La compagnie aérienne B&H Airlines a été déclarée en faillite par le gouvernement de Bosnie Herzégovine, dix ans après être née des cendres d’Air Bosna.

Plombée par des pertes de 16 millions d’euros et n’ayant pas payé ses employés depuis plusieurs mois, la compagnie nationale bosniaque basée à l’aéroport de Sarajevo a été contrainte de se déclarer en faillite par son unique actionnaire, l’état. Son AOC a été officiellement suspendue pour 90 jours le 2 juillet 2015. Les opérations régulières avaient déjà été arrêtées le 11 juin dernier, suivi par la perte de son dernier contrat de charter en Italie selon ch-aviation. Le premier ministre Fadil Novalic a parlé dans la presse locale d’une situation financière « intenable » alors que l’état ne dispose que du sixième de la somme nécessaire pour éponger les dettes de B&H Airlines ; elle « ne revolera pas » sauf si quelqu’un a suffisamment d’argent pour rembourser ses dettes, ou si les créanciers jettent l’éponge. Parmi ceux-ci figurent l’aéroport de la capitale (3,5 millions d’euros) et la société HETA Asset Resolution qui avait loué à la compagnie ses deux ATR 72-200 (7,5 millions d’euros) ; le reste de la dette est due entre autres à la sécurité sociale du pays.

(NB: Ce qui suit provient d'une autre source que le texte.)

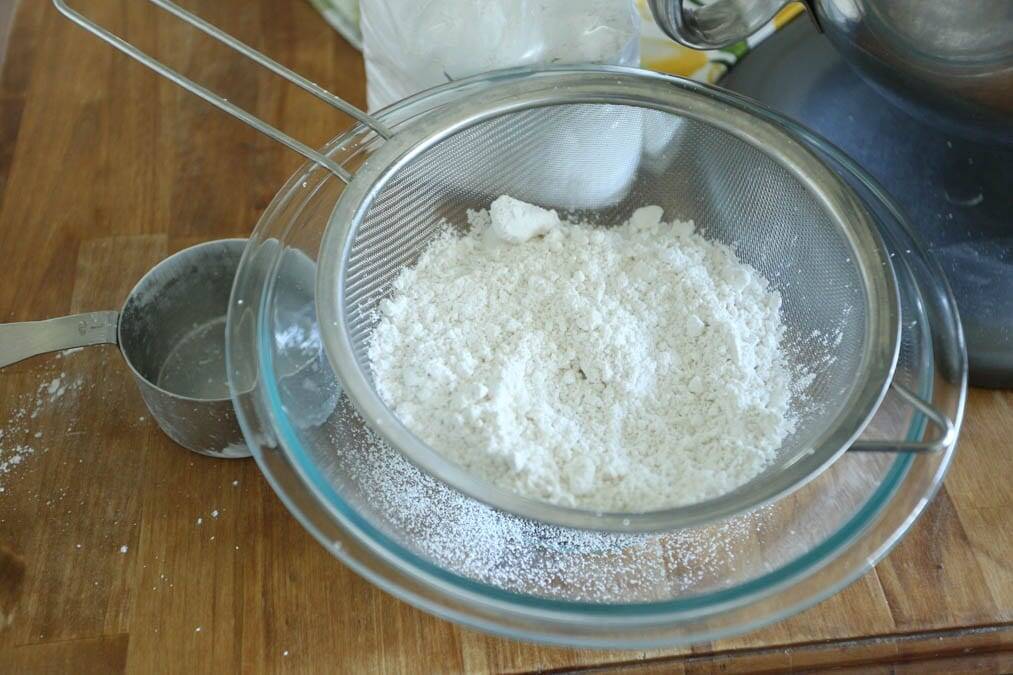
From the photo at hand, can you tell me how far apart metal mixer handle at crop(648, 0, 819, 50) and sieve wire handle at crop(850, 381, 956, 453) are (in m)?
0.29

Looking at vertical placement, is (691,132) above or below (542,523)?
above

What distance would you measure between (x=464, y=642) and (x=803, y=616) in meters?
0.24

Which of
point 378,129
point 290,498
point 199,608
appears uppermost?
point 378,129

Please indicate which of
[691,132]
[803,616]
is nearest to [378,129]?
[691,132]

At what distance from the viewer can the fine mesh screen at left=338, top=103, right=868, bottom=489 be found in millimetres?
753

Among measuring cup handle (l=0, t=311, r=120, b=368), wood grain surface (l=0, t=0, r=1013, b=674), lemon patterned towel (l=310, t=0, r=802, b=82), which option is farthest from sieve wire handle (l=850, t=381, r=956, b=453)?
measuring cup handle (l=0, t=311, r=120, b=368)

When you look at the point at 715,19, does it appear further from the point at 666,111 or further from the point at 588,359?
the point at 588,359

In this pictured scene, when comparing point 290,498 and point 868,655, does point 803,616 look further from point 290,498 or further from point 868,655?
point 290,498

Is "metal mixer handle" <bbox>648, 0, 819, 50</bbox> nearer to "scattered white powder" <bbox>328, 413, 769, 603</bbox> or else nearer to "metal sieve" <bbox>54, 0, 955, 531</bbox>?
"metal sieve" <bbox>54, 0, 955, 531</bbox>

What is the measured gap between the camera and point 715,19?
0.75m

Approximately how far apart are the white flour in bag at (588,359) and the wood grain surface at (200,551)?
12 centimetres

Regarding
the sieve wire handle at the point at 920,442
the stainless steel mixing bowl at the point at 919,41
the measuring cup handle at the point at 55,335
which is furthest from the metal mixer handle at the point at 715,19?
the measuring cup handle at the point at 55,335

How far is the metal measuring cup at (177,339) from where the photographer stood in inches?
28.1

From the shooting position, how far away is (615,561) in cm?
66
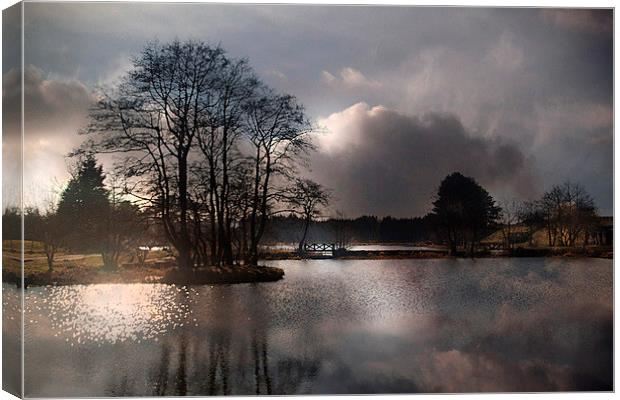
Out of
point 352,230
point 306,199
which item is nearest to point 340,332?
point 352,230

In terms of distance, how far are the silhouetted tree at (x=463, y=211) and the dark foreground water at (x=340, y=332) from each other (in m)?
0.21

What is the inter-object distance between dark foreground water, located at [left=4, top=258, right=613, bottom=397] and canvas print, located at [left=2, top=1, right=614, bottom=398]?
0.02 meters

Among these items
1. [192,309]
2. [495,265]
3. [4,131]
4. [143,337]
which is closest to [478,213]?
[495,265]

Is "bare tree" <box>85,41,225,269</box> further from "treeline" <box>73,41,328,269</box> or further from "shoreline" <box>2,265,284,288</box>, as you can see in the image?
"shoreline" <box>2,265,284,288</box>

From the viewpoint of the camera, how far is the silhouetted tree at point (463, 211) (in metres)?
6.86

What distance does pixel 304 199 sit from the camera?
6816 millimetres

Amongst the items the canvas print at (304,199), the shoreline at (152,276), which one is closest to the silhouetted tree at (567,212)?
the canvas print at (304,199)

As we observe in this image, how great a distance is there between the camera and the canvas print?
6.56m

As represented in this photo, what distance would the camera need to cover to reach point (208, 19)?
6668 mm

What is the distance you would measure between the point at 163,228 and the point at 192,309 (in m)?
0.68

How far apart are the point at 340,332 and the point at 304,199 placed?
1.09 meters

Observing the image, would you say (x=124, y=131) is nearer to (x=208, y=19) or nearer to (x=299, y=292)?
(x=208, y=19)

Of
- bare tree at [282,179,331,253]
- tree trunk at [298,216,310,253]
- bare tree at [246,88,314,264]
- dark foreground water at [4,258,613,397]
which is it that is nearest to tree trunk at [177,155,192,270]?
dark foreground water at [4,258,613,397]

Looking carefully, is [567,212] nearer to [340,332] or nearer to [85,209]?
[340,332]
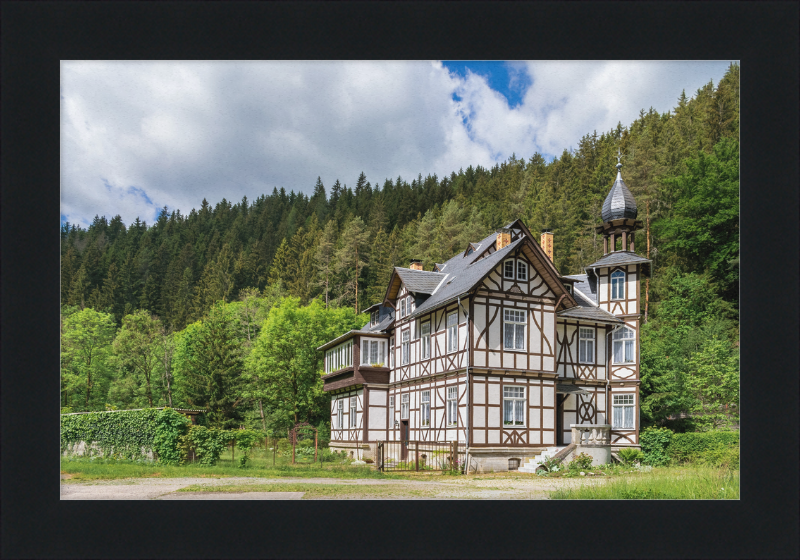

Au printemps, B&H Airlines proposait encore des vols vers Belgrade, Banja Luka, Copenhague, Istanbul et Zurich. Elle avait été relancée en 2005 après la fermeture pendant deux ans d’Air Bosna, elle-même fondée en 1994 ; 49% de son capital avait été vendu à Turkish Airlines en 2008, avant que le gouvernement ne récupère ses parts en 2012. Et B&H Airlines avait déjà été obligée de suspendre ses opérations début 2013, en raison de l’accumulation de ces dettes. Sa disparation « n’est pas la fin du monde », expliquait la semaine dernière le ministre des transports.

http://www.air-journal.fr/2015-07-07-bosnie-bh-airlines-cest-fini-5146857.html

Commentaire(s)

  1. Intenable est le mot. Comment, dans le contexte aérien actuel, une Cie de cette dimension, ne pouvant se (ré)déployer dans un espace tel l’UE a-t-elle la moindre chance de survie?
    Le plus sage est effectivement d’arrêter l’hémorragie, et encourager les Cies des pays voisins à desservir la BIH.